• Data shown:

***

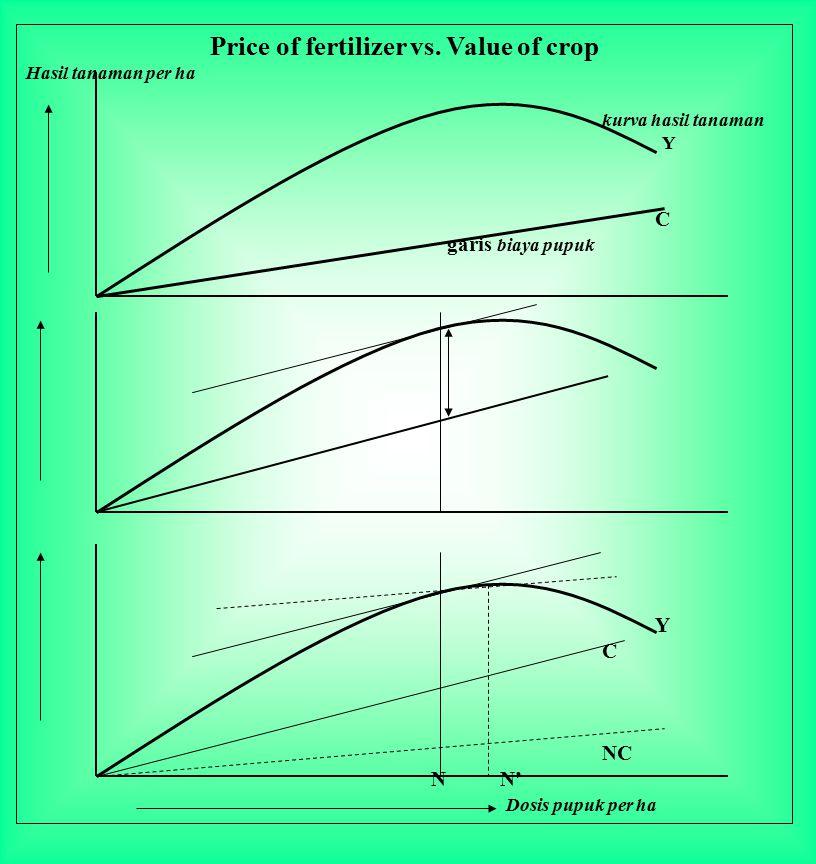 Price of fertilizer vs. Value of crop Hasil tanaman per ha kurva hasil tanaman Y C garis biaya pupuk Y C NC N N' Dosis pupuk per ha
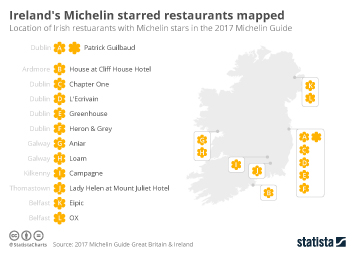 Ireland's Michelin starred restaurants mapped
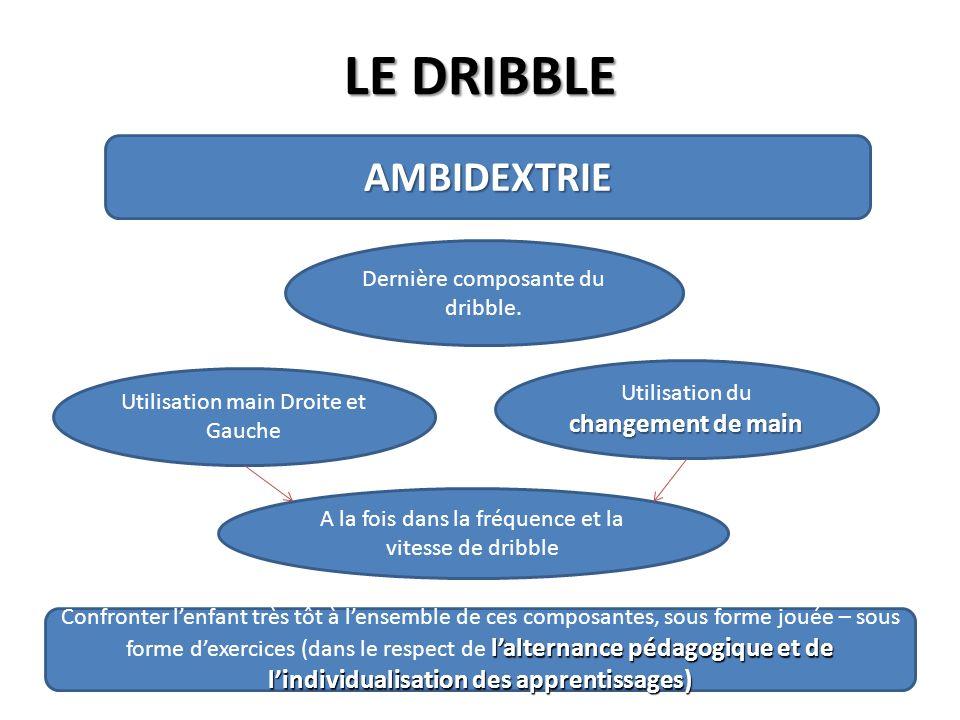 LE DRIBBLE AMBIDEXTRIE Dernière composante du dribble. Utilisation main Droite et Gauche changement de main Utilisation du changement de main A la foi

***

Repeat the data above exactly; images are not part of the copy.

• Response:
 Price of fertilizer vs. Value of crop Hasil tanaman per ha kurva hasil tanaman Y C garis biaya pupuk Y C NC N N' Dosis pupuk per ha
 Ireland's Michelin starred restaurants mapped
 LE DRIBBLE AMBIDEXTRIE Dernière composante du dribble. Utilisation main Droite et Gauche changement de main Utilisation du changement de main A la foi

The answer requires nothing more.